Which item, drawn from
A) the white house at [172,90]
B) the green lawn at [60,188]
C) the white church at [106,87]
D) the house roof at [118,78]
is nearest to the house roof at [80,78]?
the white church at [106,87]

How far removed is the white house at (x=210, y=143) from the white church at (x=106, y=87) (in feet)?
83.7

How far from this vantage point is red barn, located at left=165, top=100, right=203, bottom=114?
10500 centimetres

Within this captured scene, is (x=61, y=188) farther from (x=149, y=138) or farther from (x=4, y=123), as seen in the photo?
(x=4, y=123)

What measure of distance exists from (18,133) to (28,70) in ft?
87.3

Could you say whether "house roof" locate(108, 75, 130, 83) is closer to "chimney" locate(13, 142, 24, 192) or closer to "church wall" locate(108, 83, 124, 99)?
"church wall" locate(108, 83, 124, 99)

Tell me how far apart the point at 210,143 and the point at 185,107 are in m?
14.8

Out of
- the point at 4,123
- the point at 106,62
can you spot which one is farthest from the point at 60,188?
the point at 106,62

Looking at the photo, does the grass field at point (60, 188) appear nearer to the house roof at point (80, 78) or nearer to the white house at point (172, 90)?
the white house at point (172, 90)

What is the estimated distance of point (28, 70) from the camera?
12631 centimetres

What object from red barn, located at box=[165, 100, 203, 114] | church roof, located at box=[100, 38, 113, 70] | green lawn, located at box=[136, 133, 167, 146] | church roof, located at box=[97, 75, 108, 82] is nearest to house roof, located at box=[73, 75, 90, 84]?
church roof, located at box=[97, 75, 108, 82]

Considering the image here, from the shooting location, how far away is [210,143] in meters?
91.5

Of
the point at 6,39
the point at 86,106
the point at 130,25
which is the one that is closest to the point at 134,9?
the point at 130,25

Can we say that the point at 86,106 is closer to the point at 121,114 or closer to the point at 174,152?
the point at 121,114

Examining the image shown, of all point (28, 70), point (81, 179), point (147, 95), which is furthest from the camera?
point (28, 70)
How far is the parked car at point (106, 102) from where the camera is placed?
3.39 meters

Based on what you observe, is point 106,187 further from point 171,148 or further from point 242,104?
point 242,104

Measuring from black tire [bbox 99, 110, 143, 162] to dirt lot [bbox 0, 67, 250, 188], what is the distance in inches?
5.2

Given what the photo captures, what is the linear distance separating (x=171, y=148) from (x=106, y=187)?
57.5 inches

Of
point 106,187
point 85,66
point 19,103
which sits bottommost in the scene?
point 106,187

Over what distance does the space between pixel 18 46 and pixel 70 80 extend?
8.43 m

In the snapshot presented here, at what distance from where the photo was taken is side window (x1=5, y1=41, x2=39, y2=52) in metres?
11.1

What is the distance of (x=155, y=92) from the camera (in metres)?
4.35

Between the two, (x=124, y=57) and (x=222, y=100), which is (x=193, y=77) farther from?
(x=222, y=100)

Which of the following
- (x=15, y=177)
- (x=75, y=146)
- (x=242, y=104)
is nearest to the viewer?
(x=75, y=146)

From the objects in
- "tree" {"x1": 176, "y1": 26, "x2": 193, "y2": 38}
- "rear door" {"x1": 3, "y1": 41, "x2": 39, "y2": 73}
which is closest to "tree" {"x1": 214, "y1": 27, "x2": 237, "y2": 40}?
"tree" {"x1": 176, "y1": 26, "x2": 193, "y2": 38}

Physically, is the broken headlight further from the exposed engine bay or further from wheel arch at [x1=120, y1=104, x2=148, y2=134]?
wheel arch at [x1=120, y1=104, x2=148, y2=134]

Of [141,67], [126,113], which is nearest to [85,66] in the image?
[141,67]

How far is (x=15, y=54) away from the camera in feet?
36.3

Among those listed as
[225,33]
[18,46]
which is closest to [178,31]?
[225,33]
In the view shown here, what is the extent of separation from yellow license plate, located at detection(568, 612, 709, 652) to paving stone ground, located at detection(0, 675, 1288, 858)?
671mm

WHAT YOU NEED TO DO ▸ Quote the stretch of the data from the line containing "What measure of" through the line containing "12631 centimetres", reproducing every line as it appears.

SOLUTION FOR THIS PROBLEM ▸
What measure of distance exists from (18,133) to (28,70) in ft?
87.3

Could you say whether "house roof" locate(108, 75, 130, 83) is closer to "chimney" locate(13, 142, 24, 192) or closer to "church wall" locate(108, 83, 124, 99)?
"church wall" locate(108, 83, 124, 99)

Tell me how far apart the point at 210,143 and the point at 185,107 are in m?
14.8

Out of
- the point at 4,123
- the point at 106,62
can you spot which one is farthest from the point at 60,188?
the point at 106,62

Looking at the photo, does the grass field at point (60, 188) appear nearer to the house roof at point (80, 78) or nearer to the white house at point (172, 90)?
the white house at point (172, 90)

What is the estimated distance of point (28, 70) from the camera?
12631 centimetres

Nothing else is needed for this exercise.